After that night we talked everyday. She moved closer to me then we moved in together then I proposed to her and we got married right away.
End of Flashback
I sat on my couch I could feel the tears falling down my eyes. Even though our first date was drinks and a night of sex, I felt a connection with her. I just want to know why my wife was treating me the way she was.
I gulped down the rest of my wine as I heard the door unlock.
I didn't even get up to greet my wife like I normally did.
"Lena, where are you," Monte' said.
I didn't even call out to her. I was just too mad. She eventually found me sitting on the couch as I was pouring me another glass of wine.
"Lena, I am sorry i got caught up at the office. I know you wanted to spend the evening together."
She came and sat next to me, she tried to kiss my cheek but I leaned away from her I didn't even look at her. I finally looked at her and I just grabbed my glass of wine and walked upstairs to our bedroom. I went to our bathroom and I took a quick shower, and cried because I felt like my wife was not even a bit sorry for what she put me through tonight. When I got back in the bedroom Monte was laying in bed reading a book. She saw me and she laid her book down.

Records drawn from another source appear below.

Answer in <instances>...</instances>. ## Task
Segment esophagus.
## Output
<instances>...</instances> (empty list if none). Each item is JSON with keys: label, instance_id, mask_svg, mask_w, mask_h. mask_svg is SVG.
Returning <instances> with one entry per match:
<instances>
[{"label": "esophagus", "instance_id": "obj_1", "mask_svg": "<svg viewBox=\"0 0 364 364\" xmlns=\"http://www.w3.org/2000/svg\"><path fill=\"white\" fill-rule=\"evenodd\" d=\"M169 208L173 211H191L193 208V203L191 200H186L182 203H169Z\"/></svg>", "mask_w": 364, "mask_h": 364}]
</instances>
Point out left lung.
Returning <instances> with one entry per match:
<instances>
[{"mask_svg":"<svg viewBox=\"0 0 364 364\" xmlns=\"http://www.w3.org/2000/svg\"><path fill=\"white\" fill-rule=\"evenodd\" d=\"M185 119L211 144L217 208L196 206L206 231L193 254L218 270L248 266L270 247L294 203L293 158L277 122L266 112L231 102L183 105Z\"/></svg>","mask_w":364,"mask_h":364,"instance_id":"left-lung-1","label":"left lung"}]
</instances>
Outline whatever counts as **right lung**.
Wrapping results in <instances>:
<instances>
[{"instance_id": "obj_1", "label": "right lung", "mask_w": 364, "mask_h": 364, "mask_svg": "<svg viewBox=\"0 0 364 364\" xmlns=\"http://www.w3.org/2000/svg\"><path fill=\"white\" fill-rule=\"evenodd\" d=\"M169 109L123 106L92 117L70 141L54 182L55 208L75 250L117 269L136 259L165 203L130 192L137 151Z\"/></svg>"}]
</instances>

"Lena baby. I'm sorry, I should of answered your phone calls I know you wanted to spend the evening together. But we did spend a whole week together. Can you talk to me please."
I just got dressed and ignored her. I really don't know how she could even think like that.
MONTE'
When Lena left me on the couch. I got upset inside, but I could not blame her. I spent the evening with Peter betraying my wife. I went upstairs and changed out of my clothes into my pjs and laid down while I waited for her to get out the shower. When she got out the shower I found myself staring at her changing. She turned out the light and laid down on her side of the bed.
"I moved closer to her so I could at least try to cuddle with her. I at least owed her that much. But she pushed me away from her and moved farther to the edge of the bed.
"Don't you dare touch me tonight," she said to me. Damn my wife was pissed with me I could tell by the tone of voice.
I moved away from her and I blew my breath. I turned off my lamp on the side of my bed. I really don't know why I felt upset. I knew why Lena was pissed at me. I stood her up and didn't even bother to call her. I knew I had her worried sick. I could hear her sniffing and I knew she was crying.
I tried to fall asleep but all I could picture was my evening together with Peter. When he opened the door and he saw me standing on his porch he had this smug look on his face, like he just knew that I would be there. How he catered to my body like it was made of gold. How he kissed and licked every inch of my body. The way his body moved with mines. How his long and hard shaft pounded inside me. The way he had me on all fours and slammed into me from behind. The orgasm I felt, it was the best orgasm I had in so long. His sweat that poured all over my body. That manly love- making sweat that I missed so much. I could not get that image out of my mind. I loved my wife but I needed to be with a man, being with a woman was not enough for me. And I felt no regret about tonight at all.